Well, it definitely put us on the map for sure. Yeah, it's hard to believe. Because I was really young back then. And the thing is it's just hard to fathom. Like if somebody had said to me in 1992, 'Hey, man, check this album out, it's from 1962,' I would have been like 'what the fuck are you talking about?'

I don't know. It just doesn't feel like that. But that's the reality of it, man. And it just blows my mind because when we talk about stuff like this as a band we're like, it doesn't feel like it. If someone was to say yeah, that was 10 years ago, OK, that registers in my head. But 30 years, it's like what the hell is going on?

Images and Words marked your start in the band. I know there was a huge audition process for the new vocalist, and then you move into the creation of this record, which was through the latter part of 1991 and then released in summer 1992. It's Dream Theater's highest seller and obviously "Pull Me Under" was the highest charting single in the mainstream.

It was number one on national radio. It was number one on MTV. Let's put it this way man, you and I wouldn't be talking today if that hadn't happened. If "Pull Me Under" hadn't gone through the roof… I don't know if you're aware of these facts, but when Images and Words was released, the label put out, distributed, 8,000 copies.

It initially went gold, and then it went on to sell two million albums, right? Worldwide, 8,000 albums! And I remember when we started that tour on September 27, and you can ask the guys in the band, I've got this uncanny memory for like where we were, what we were doing when we did it. And we started that tour September 27, 1992. We were in a van and it was like frickin showering at the venues and living dirty and man, rock 'n' roll for sure.

It was because of college radio that "Pull Me Under" hit. Somebody grabbed it. They started playing it at the campus. The college students were freaking out and calling in because you used to be able to call anytime. Phone's ringing off the hook. The dial was going all red. And then the next thing you know, national radio picked up on that fact and they were like wait a minute, there's this song that's bursting through all the college campuses around the states and the next thing you know they picked up on it. Their phones started ringing off, and that's how it became number one on all the radio stations around, at least in the states. 

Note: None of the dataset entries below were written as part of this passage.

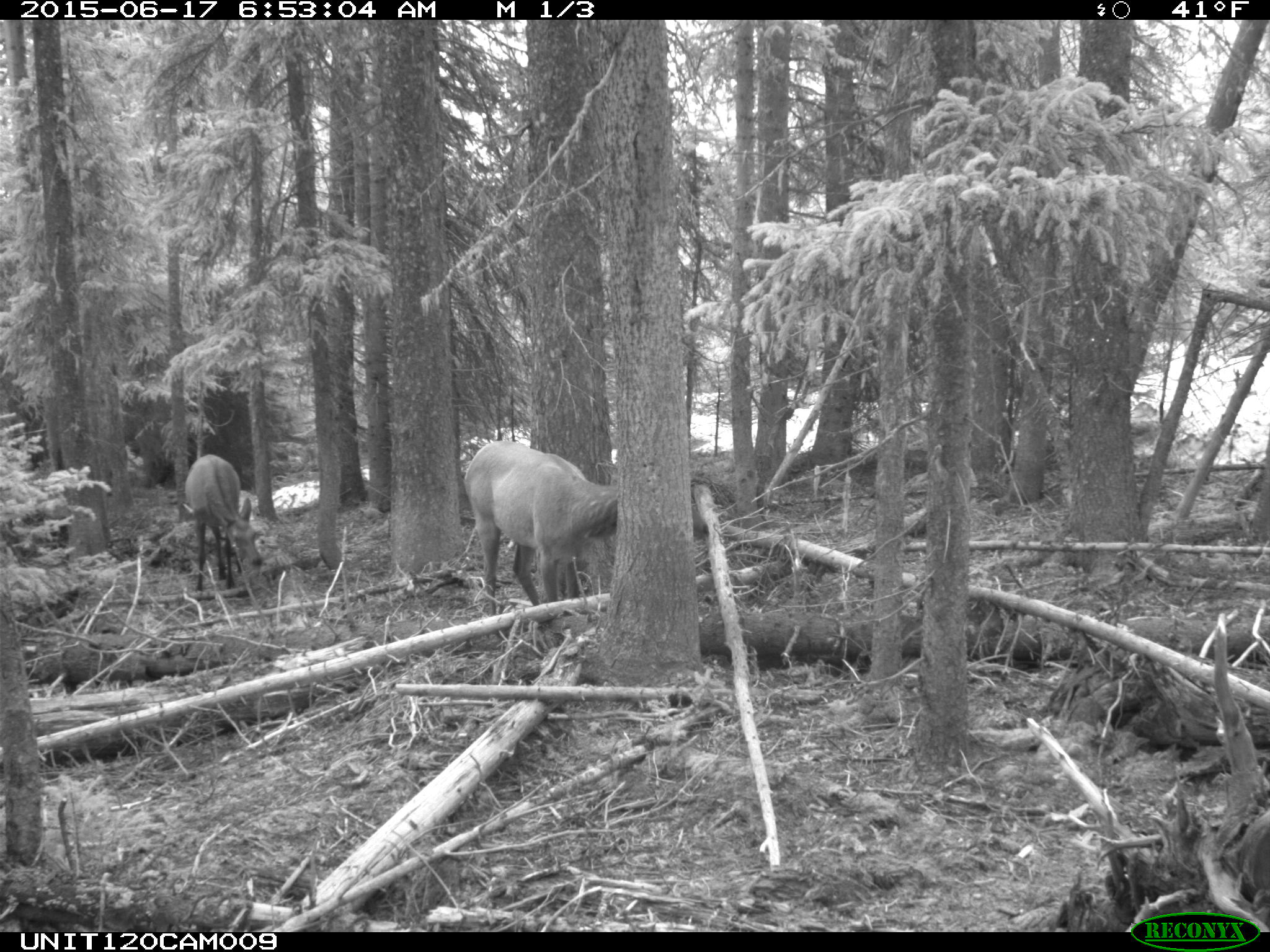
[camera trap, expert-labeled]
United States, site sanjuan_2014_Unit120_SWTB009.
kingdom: Animalia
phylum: Chordata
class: Mammalia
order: Artiodactyla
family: Cervidae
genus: Cervus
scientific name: Cervus elaphus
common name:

And then MTV picked up on the video that we shot in this little bar in Chicago and that blew up on MTV, and then the rest is history. Everything just started blowing up for us and it was crazy because if that song hadn't done that, I swear to God.

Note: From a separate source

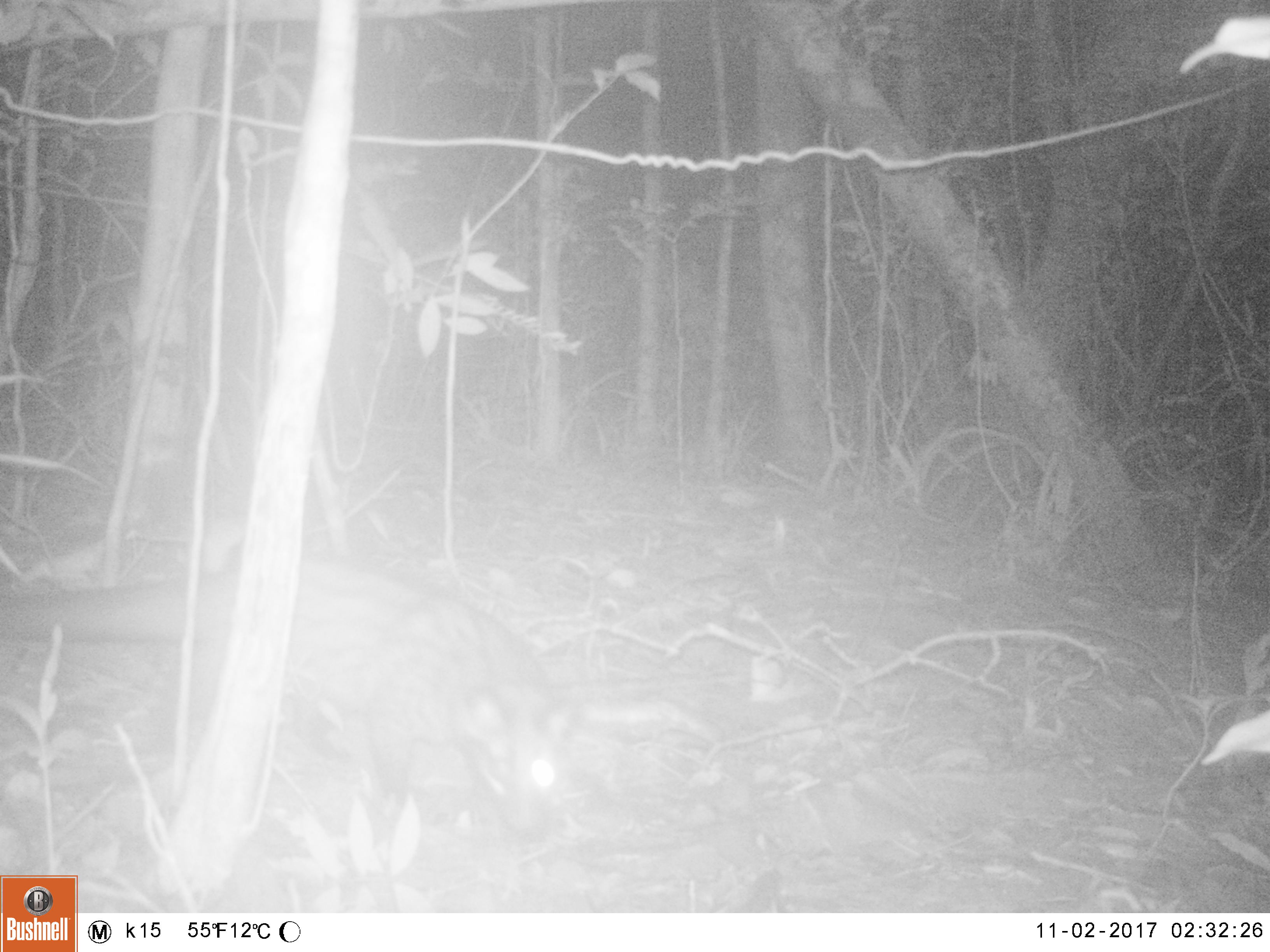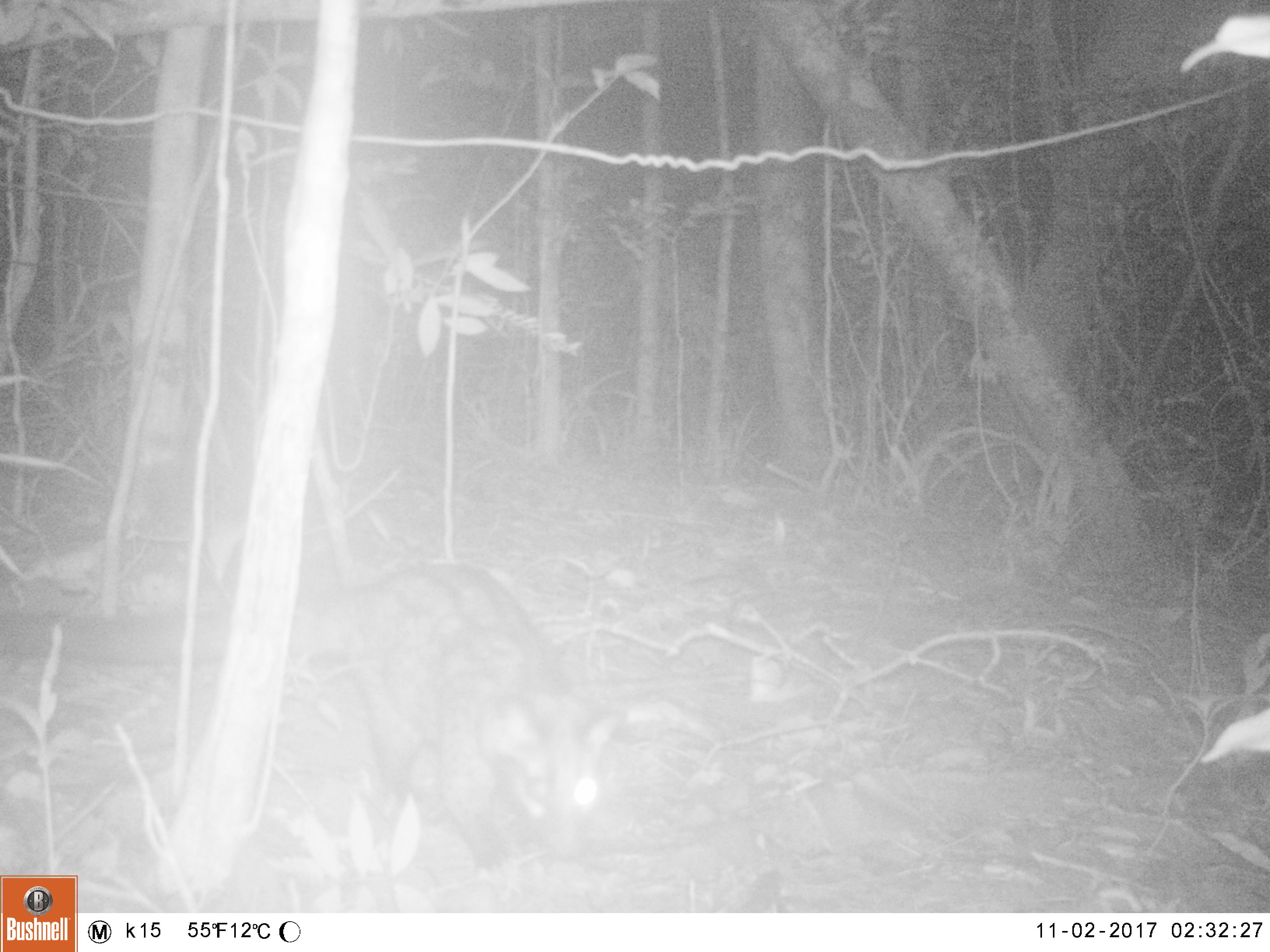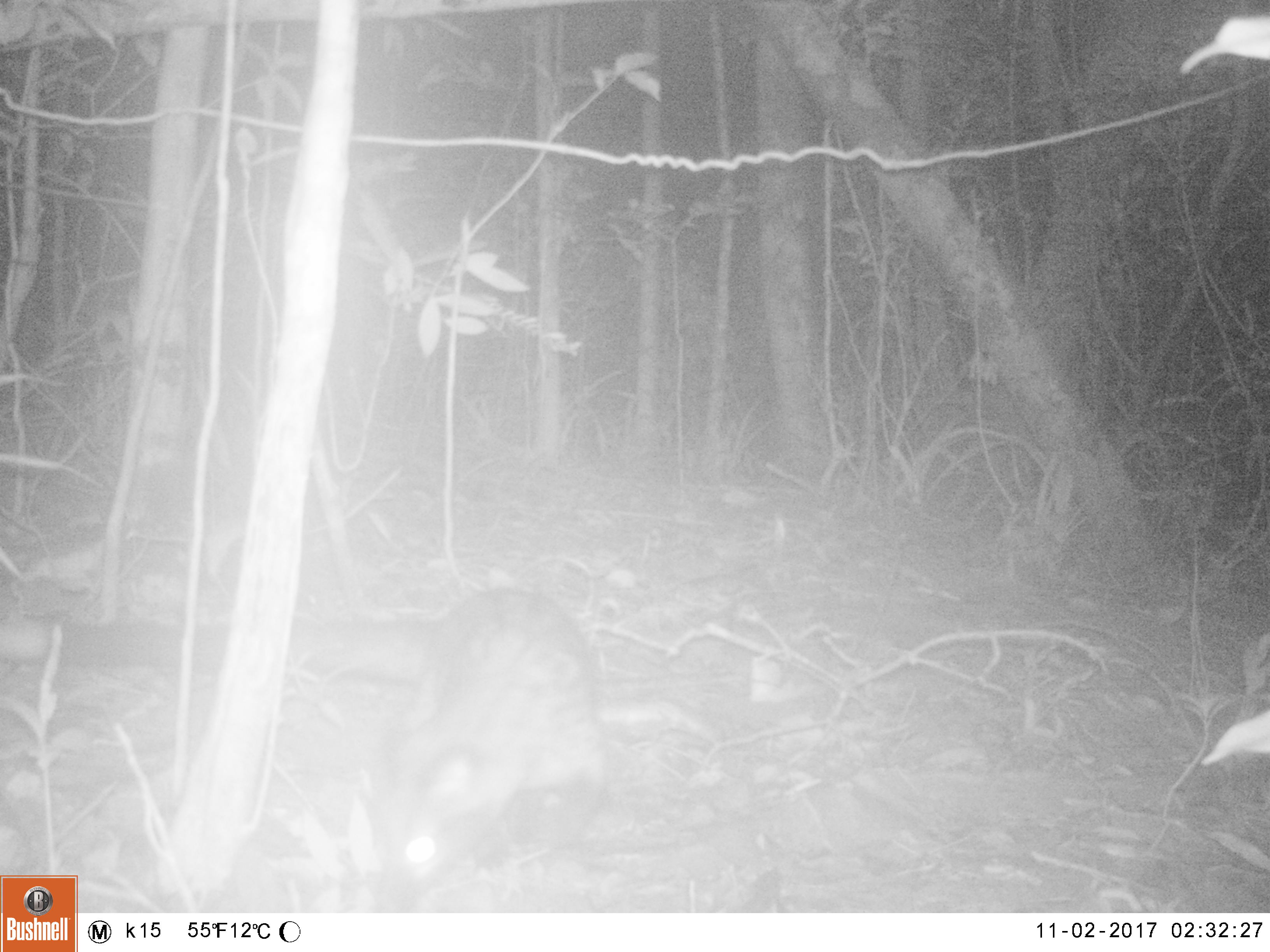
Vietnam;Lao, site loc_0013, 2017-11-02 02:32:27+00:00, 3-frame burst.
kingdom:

Our first gig was, I believe, The Limelight and we had gone out in the summer. So before the album was released we did like five shows in June, and one of those shows was at The Ritz in New York City where we backed up Iron Maiden and we went on and we frickin' kicked ass. And I remember Bruce Dickinson said 'Hey, you got to give it up for these guys. These guys are frickin' amazing. What an amazing band,' you know? And Bruce was already a fan of the band and so were a couple of the other guys in Iron Maiden. They were fans.

And anyways, we were out there in a van playing in front of, initially when we went out, anywhere from maybe 100 people to 400 people. I remember a couple of gigs where we were in front of 15 people, but we still went on as if we were playing in an arena. It didn't matter because to us we were like you know what? We're out here. We're having fun. We love it, and we're going to get behind it. All the songs were from When Dream and Day Unite and Images and Words. 

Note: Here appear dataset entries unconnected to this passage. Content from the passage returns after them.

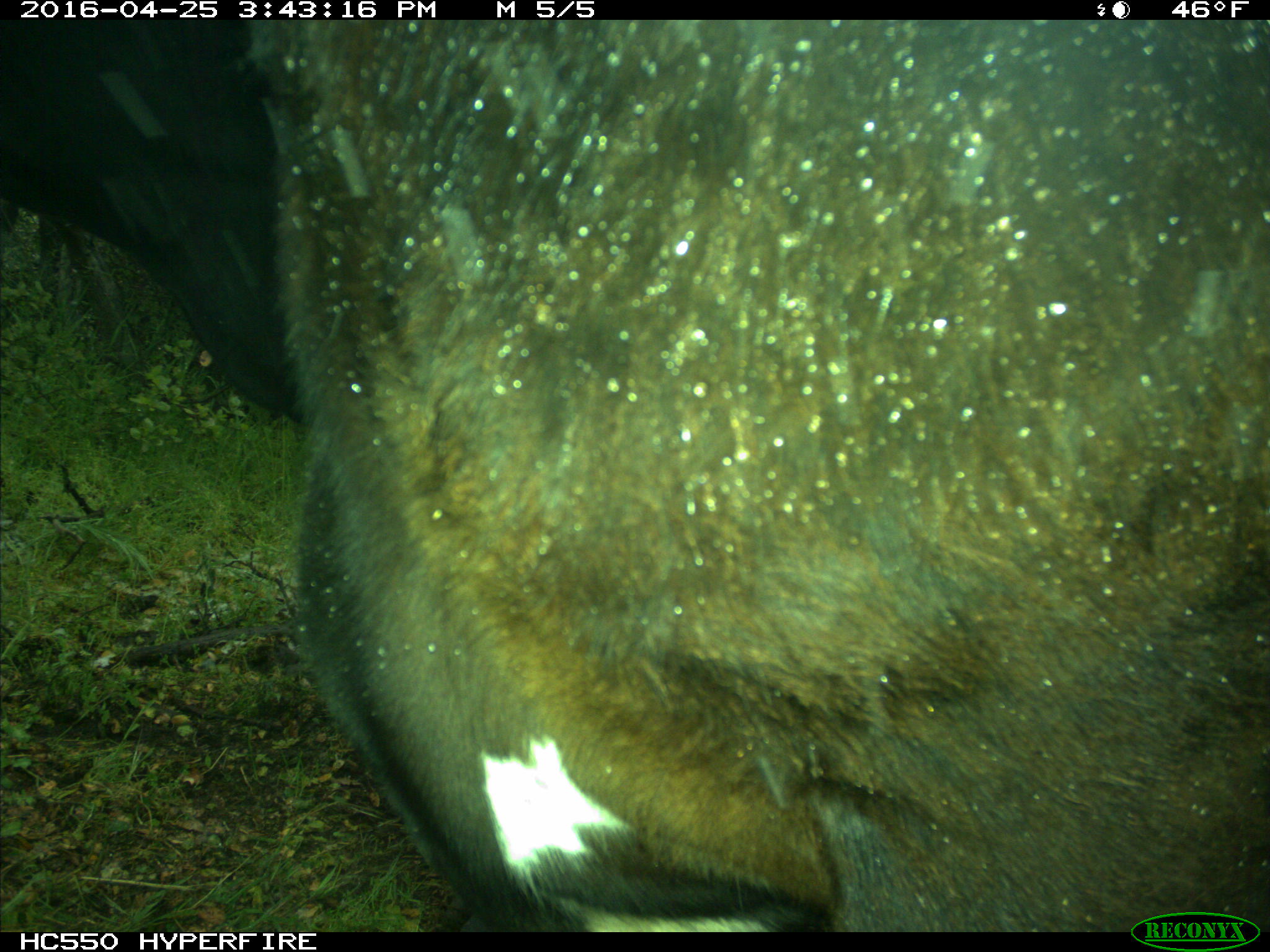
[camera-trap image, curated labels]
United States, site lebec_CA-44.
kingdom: Animalia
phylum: Chordata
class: Mammalia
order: Artiodactyla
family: Bovidae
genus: Bos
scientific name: Bos taurus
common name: domestic cow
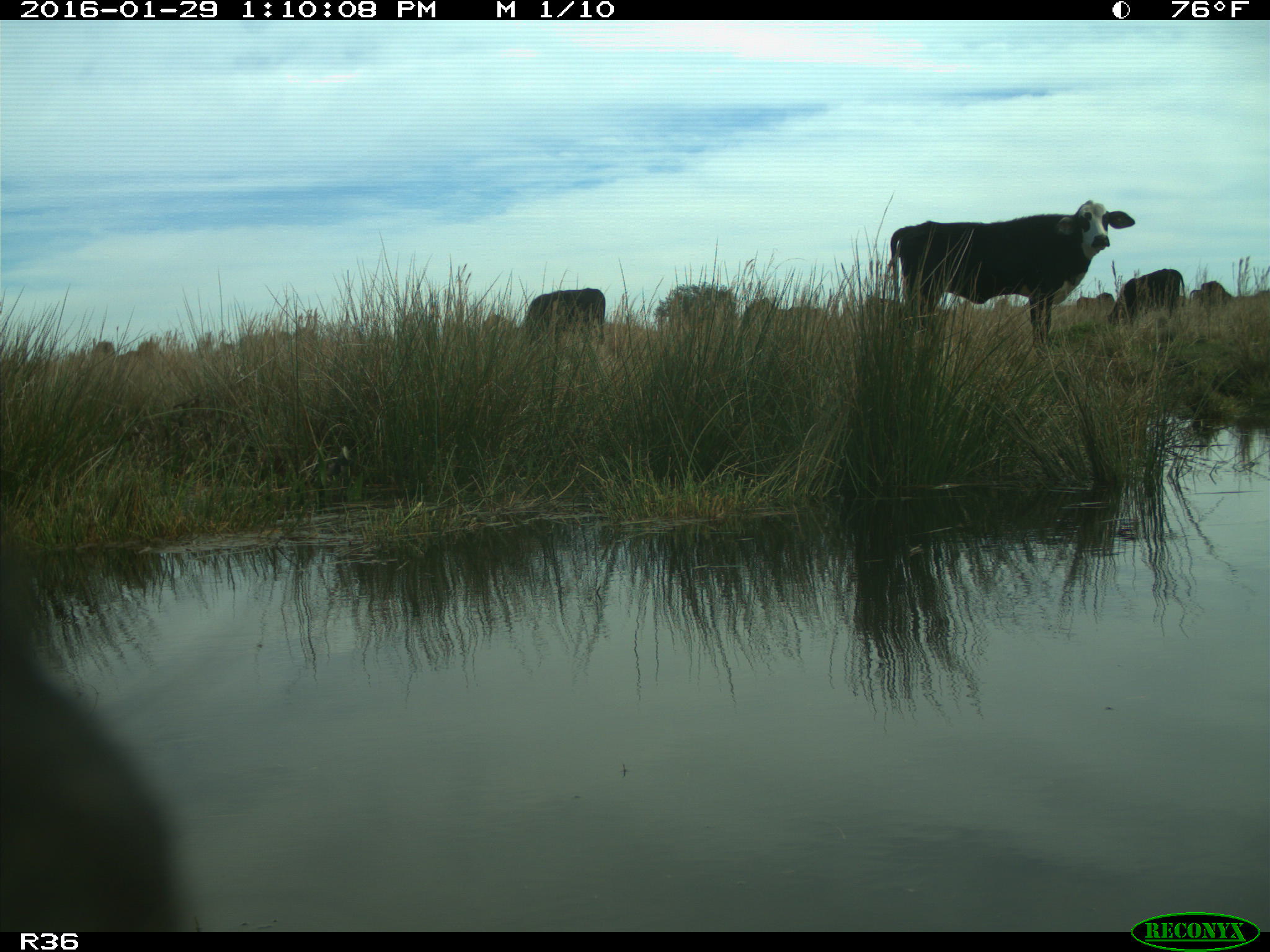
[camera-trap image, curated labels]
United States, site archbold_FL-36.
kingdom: Animalia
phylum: Chordata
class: Mammalia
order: Artiodactyla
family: Bovidae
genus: Bos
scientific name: Bos taurus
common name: domestic cow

And luckily for us that around November of that year, "Pull Me Under" started to take off. And you know who knocked us off our stage, so to speak? The number one? Guns N' Roses, "November Rain". Isn't that crazy? Anyways, like it didn't matter because "Pull Me Under" was number one for something like eight weeks at radio and it went to number two and it stayed there for another freakin' five or six weeks and then went to number three.

And it was slow and it didn't matter because we were selling like 50,000 albums a week. Everything was going through the roof and every show that we pulled up to was sold out, or else they moved it to a bigger venue. So it was quite the time man, it really was an amazing time for us.